Task input:

--------------------------------------------------

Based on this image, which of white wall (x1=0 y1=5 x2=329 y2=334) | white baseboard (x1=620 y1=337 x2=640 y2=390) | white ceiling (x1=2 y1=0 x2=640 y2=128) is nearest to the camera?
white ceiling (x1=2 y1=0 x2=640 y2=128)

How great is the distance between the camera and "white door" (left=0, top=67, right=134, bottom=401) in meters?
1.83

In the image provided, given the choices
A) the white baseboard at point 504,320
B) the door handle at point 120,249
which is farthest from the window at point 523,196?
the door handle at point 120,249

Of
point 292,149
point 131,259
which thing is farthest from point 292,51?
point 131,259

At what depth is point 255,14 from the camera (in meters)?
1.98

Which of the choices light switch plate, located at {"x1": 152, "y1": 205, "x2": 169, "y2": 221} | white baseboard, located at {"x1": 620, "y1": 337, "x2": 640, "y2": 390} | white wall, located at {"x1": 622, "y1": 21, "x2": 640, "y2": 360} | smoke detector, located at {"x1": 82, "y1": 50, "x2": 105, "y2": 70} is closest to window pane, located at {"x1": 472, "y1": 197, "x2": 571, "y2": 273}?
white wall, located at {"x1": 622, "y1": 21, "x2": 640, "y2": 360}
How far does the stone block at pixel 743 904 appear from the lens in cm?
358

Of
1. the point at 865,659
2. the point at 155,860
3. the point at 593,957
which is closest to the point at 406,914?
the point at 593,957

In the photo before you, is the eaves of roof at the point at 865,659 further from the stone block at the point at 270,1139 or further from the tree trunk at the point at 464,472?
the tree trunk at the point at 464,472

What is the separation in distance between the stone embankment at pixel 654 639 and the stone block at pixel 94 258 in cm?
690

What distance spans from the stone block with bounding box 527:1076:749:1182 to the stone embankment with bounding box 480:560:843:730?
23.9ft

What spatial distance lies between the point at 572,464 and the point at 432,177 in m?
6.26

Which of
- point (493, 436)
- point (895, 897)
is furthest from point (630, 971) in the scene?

--------------------------------------------------

Extract the lines of the records unchanged, from the line containing "What spatial distance" through the last line of the records.

Task output:
What spatial distance lies between the point at 572,464 and the point at 432,177 in m?
6.26

Which of
- point (493, 436)
- point (895, 897)
is furthest from point (630, 971) in the scene?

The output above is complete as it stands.